◆ **EXERCISE DESCRIPTION**
Leave out the pictures and copy the remaining records exactly.
+ + +
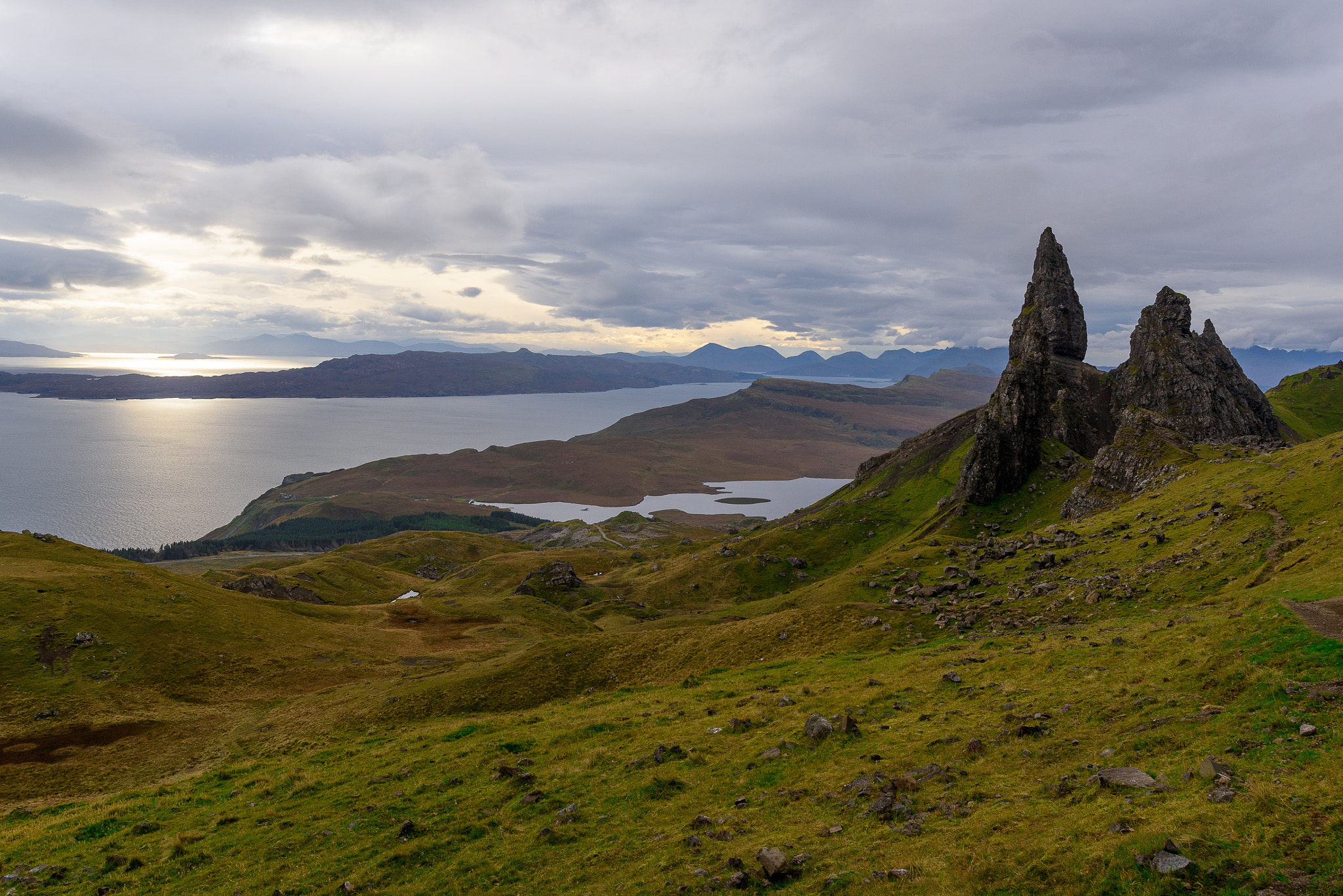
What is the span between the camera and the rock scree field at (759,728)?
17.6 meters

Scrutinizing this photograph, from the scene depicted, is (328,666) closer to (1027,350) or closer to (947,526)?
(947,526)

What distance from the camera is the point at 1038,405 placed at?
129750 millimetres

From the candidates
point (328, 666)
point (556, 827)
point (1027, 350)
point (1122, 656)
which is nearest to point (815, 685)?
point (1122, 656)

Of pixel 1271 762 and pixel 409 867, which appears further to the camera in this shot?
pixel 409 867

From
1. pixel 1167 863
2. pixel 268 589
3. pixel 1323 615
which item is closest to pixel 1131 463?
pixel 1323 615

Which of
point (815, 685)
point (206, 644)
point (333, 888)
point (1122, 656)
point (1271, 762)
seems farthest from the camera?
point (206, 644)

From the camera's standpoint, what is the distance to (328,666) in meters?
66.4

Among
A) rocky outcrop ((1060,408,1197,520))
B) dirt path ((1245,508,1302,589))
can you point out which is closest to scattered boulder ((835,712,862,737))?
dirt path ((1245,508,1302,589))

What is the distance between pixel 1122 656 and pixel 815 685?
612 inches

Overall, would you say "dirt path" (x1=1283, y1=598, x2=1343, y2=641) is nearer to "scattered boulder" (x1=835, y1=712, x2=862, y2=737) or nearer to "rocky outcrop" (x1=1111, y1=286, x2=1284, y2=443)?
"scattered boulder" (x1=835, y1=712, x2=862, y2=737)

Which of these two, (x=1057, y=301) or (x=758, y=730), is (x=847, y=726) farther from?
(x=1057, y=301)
+ + +
◆ **SOLVED EXERCISE**
What is the span between the camera and the rock scree field at (759,728)?
17.6 meters

Scrutinizing this photograph, from the scene depicted, is (328,666) closer to (1027,350) or closer to (947,526)?
(947,526)

What distance from the camera is the point at 1038,405 placed at?
129750 millimetres

From the candidates
point (328, 666)
point (556, 827)
point (1027, 350)
point (1122, 656)
which is nearest to point (815, 685)?
point (1122, 656)

Of pixel 1271 762 and pixel 409 867, which appears further to the camera in this shot?
pixel 409 867

From
1. pixel 1167 863
2. pixel 268 589
3. pixel 1323 615
which item is closest to pixel 1131 463?
pixel 1323 615

Which of
point (815, 685)
point (206, 644)
point (333, 888)
point (1122, 656)
point (1271, 762)
seems farthest from the camera?
point (206, 644)

From the camera's standpoint, what is the distance to (328,666) in meters?
66.4

Among
A) rocky outcrop ((1060,408,1197,520))
B) dirt path ((1245,508,1302,589))
can you point out which is closest to scattered boulder ((835,712,862,737))?
dirt path ((1245,508,1302,589))

What is the distance between pixel 1122 656 and pixel 815 685?
612 inches

Overall, would you say "dirt path" (x1=1283, y1=598, x2=1343, y2=641) is nearer to "scattered boulder" (x1=835, y1=712, x2=862, y2=737) or nearer to "rocky outcrop" (x1=1111, y1=286, x2=1284, y2=443)?
"scattered boulder" (x1=835, y1=712, x2=862, y2=737)

Which of these two, (x=1057, y=301) or (x=758, y=730), is (x=847, y=726) farther from?
(x=1057, y=301)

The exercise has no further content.